▸ CONSIGNE 1: Remettez sous forme de liste numérotée les lignes du jeu de données, depuis celle qui contient « At what distance away » jusqu'à la dernière ligne incluse, sans reprendre les lignes vides.

▸ EXTRAIT DE PAGE:
● ● ● ● ● ● ●

(New York) Condamné pour agression sexuelle, le comédien Bill Cosby a été libéré mercredi de prison, juste après l’annulation du jugement par la Cour suprême de Pennsylvanie, une décision qui représente un camouflet pour le mouvement #metoo.

« Les condamnations et les peines infligées à Bill Cosby sont annulées et il doit être libéré », a écrit la haute juridiction de l’État à la fin d’un long arrêt de 79 pages au sujet du comédien.

Peu avant 14 h 30, le créateur de la série The Cosby Show, âgé de 83 ans, est sorti de SCI Phoenix, établissement situé à Collegeville en Pennsylvanie, où il était détenu depuis sa condamnation, en septembre 2018, pour avoir drogué et agressé sexuellement Andrea Constand, une femme qu’il avait invitée à son domicile en 2004.

Plus tard, devant chez lui, il s’est présenté entouré de ses avocats et de son porte-parole, mais ne s’est pas exprimé, faisant simplement le V de la victoire avec deux doigts.

● ● ● ● ● ● ●

(Extraits d'un jeu de données spatiales)
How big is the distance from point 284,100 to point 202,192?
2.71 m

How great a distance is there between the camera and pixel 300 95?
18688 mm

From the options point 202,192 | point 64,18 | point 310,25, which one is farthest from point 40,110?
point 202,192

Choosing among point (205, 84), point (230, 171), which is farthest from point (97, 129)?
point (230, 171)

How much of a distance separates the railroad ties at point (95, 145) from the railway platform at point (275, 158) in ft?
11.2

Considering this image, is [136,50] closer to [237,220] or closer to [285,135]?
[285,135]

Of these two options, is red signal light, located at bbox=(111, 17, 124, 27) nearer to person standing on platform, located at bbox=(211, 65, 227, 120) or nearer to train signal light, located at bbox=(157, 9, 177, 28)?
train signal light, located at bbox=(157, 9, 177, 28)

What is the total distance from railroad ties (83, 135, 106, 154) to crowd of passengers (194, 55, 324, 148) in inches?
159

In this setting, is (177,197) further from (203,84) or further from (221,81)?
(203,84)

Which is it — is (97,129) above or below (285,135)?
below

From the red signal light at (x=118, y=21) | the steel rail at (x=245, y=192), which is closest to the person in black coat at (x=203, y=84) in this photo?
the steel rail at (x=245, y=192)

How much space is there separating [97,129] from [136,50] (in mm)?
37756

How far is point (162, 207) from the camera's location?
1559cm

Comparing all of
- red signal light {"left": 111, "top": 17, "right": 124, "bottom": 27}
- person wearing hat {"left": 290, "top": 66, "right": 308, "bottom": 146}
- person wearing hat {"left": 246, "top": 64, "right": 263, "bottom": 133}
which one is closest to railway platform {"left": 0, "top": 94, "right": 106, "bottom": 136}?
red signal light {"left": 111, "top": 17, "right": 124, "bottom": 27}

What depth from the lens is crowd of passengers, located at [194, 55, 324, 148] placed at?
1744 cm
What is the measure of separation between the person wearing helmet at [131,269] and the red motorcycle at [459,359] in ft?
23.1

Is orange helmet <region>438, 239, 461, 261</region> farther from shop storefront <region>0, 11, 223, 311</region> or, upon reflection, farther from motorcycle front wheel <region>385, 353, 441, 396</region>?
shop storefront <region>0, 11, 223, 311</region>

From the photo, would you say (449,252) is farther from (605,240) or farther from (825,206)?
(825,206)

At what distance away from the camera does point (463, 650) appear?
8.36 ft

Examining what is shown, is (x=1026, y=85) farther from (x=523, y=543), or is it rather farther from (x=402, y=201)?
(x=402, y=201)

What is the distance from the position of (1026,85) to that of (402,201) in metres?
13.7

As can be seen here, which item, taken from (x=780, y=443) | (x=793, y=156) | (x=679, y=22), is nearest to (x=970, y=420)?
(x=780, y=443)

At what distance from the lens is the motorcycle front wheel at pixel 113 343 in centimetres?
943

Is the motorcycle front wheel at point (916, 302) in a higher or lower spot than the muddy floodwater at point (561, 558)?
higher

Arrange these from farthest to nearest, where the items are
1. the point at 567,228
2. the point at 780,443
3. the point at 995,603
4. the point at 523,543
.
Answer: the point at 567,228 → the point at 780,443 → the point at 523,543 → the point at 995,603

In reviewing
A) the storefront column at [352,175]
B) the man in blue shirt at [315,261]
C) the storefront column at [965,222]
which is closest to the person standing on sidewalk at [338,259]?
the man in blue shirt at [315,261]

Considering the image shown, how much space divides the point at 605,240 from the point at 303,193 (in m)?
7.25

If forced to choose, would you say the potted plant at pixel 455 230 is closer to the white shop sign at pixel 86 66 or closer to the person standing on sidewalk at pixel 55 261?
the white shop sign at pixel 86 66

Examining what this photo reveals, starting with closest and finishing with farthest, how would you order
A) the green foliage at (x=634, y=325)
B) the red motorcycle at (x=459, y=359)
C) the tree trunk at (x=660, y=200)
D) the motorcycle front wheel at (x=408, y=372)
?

● ● ● ● ● ● ●

▸ CONSIGNE 2: Poursuivez l'article sur la libération de Bill Cosby à partir de l'endroit où il s'arrête.

▸ RÉPONSE 1:
1. At what distance away from the camera does point (463, 650) appear?
2. 8.36 ft
3. Examining what is shown, is (x=1026, y=85) farther from (x=523, y=543), or is it rather farther from (x=402, y=201)?
4. (x=402, y=201)
5. What is the distance from the position of (1026,85) to that of (402,201) in metres?
6. 13.7
7. As can be seen here, which item, taken from (x=780, y=443) | (x=793, y=156) | (x=679, y=22), is nearest to (x=970, y=420)?
8. (x=780, y=443)
9. At what distance from the lens is the motorcycle front wheel at pixel 113 343 in centimetres?
10. 943
11. Is the motorcycle front wheel at point (916, 302) in a higher or lower spot than the muddy floodwater at point (561, 558)?
12. higher
13. Arrange these from farthest to nearest, where the items are
14. 1. the point at 567,228
15. 2. the point at 780,443
16. 3. the point at 995,603
17. 4. the point at 523,543
18. .
19. Answer: the point at 567,228 → the point at 780,443 → the point at 523,543 → the point at 995,603
20. In reviewing
21. A) the storefront column at [352,175]
22. B) the man in blue shirt at [315,261]
23. C) the storefront column at [965,222]
24. which is closest to the person standing on sidewalk at [338,259]?
25. the man in blue shirt at [315,261]
26. Considering the image shown, how much space divides the point at 605,240 from the point at 303,193 (in m)?
27. 7.25
28. If forced to choose, would you say the potted plant at pixel 455 230 is closer to the white shop sign at pixel 86 66 or closer to the person standing on sidewalk at pixel 55 261?
29. the white shop sign at pixel 86 66
30. Examining what this photo reveals, starting with closest and finishing with farthest, how would you order
31. A) the green foliage at (x=634, y=325)
32. B) the red motorcycle at (x=459, y=359)
33. C) the tree trunk at (x=660, y=200)
34. D) the motorcycle front wheel at (x=408, y=372)
35. ?

▸ RÉPONSE 2:
William Henry Cosby, Jr, de son nom complet, avait été condamné à une peine minimum de trois années d’emprisonnement (10 ans au maximum), qui correspond quasiment à la durée qu’il a déjà passée en détention.

Dans sa décision, la Cour suprême rappelle que le premier procureur responsable du dossier avait décidé de ne pas le poursuivre au pénal, tout en l’incitant à témoigner dans une procédure au civil intentée par la plaignante, ce qu’il avait accepté de faire.

Durant cette audition, Bill Cosby avait reconnu avoir donné à Andrea Constand un puissant sédatif et avoir procédé à des attouchements sur elle, estimant qu’elle était consentante, car elle n’avait pas réagi.

Or, ce témoignage a ensuite été retenu contre lui lors de son procès pénal, quand un nouveau procureur a décidé de relancer l’affaire des années plus tard, notent les magistrats, qui ont rendu là une décision technique et non sur le fond du dossier.

« Quand un procureur prend une décision publique avec l’intention de peser sur les actions de l’accusé et que celui-ci le fait à son détriment (et parfois sur les conseils de son avocat), lui refuser le bénéfice de cette décision est un affront au principe fondamental d’équité », jugent-ils.

« Cosby reste un violeur »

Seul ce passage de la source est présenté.